Self Portrait (1987) is a vague representation and recalls Burroughs’ nickname in Tangier, ‘El hombre invisible,’ when he turned his back on his bourgeois upbringing and Harvard education, advocating Hassan I Sabbah’s dictum: ‘Nothing is true, Everything is permitted,’ and his heroin addiction inspired the writing of his novel Naked Lunch published in 1959.
Death by Lethal Injection (1990) highlights Burroughs’ antipathy towards to all forms of control and authoritarianism be they political, economic, religious or sexual; his rejection of the puritan morality of bourgeois Christian civilisation and his aim to ‘make people aware of the true criminality of our times.’
Radiant Cat (1988) is a red, green and yellow dayglo painting. The Burroughs ‘weltanschauung’ was shaped by the Atomic bomb and the Cold War world of the military industrial complex. Burroughs was influenced by Spengler’s Decline of the West, Vico’s circular theory of history (Marx: ‘a whole mass of really inspired stuff ‘) and Wilhelm Reich’s Cancer Biopathy.

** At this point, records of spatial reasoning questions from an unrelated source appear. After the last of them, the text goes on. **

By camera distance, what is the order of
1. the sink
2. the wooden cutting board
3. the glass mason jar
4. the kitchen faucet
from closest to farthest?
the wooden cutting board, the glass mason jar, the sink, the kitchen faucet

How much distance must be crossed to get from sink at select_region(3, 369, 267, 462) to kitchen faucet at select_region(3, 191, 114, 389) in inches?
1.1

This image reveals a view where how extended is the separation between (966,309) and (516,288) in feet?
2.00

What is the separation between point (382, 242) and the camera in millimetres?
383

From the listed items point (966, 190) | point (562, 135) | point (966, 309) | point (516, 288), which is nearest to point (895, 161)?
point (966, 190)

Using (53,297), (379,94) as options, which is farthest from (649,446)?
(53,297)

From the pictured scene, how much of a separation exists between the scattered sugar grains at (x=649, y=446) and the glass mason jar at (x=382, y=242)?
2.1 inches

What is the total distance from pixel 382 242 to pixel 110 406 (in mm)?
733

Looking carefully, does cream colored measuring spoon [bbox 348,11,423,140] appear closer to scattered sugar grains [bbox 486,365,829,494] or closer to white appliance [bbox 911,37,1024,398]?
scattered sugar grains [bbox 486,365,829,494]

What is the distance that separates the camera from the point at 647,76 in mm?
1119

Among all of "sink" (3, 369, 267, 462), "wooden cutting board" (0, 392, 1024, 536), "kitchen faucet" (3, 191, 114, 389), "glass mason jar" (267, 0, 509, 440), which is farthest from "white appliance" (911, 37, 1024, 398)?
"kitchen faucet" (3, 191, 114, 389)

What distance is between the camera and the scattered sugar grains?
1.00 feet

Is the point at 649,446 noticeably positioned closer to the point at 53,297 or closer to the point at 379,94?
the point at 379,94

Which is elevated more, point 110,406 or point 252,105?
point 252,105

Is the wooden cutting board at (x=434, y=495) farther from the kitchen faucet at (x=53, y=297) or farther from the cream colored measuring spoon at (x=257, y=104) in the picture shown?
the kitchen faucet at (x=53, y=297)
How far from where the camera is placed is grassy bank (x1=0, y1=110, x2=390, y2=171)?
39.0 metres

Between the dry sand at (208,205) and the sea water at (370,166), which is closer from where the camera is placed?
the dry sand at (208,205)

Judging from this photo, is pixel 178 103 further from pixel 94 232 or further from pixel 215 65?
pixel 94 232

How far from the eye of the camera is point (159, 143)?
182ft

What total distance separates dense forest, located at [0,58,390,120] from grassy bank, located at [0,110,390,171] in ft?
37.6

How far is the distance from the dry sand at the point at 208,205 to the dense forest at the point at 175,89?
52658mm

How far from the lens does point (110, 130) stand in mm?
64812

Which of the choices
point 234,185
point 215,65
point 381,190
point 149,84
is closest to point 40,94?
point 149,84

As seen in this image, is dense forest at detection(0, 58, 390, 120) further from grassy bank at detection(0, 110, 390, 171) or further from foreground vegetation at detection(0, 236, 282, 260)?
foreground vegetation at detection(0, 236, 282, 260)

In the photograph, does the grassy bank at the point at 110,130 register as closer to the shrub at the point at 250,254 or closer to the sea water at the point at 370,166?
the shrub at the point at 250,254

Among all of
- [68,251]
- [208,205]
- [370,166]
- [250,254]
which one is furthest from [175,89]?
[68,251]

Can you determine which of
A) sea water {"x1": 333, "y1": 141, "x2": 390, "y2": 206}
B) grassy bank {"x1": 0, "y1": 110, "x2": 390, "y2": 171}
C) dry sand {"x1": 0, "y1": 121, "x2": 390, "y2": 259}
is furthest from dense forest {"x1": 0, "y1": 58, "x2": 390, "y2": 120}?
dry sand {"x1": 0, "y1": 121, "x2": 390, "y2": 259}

Untitled (1988) is spray paint and gunshots on a ‘No Trespassing’ metal sign. Burroughs opposed rapacious capitalism, detested social class and was an egalitarian with anarchistic and Emersonian individualist traits. He wrote that the Industrial Revolution with its ‘quantity and quantitative criterion’ was a ‘death trap’. He saw that international capitalism ‘always creates as many insoluble conflicts as possible and always aggravates existing conflicts.’
The Prison Scribe (1990) is a paint and photo collage depicting Madagascar Lemurs, highlighting his growing concern for the planet, ecology and the environment.
23 (1992) is marker pen and gunshots on watercolour paper and refers to the ’23 enigma,’ which is a key to understanding the Burroughs universe where ‘synchronicity’ unlocks the dead thermodynamic ‘hostile war universe of winners and losers.’
Burroughs wrote in Nova Express (1964): ‘Listen all you boards, governments, syndicates, nations of the world / And you powers behind what filth deals consummated in what lavatories, / To take what is not yours, / To sell out your sons forever! To sell the ground from unborn feet forever?’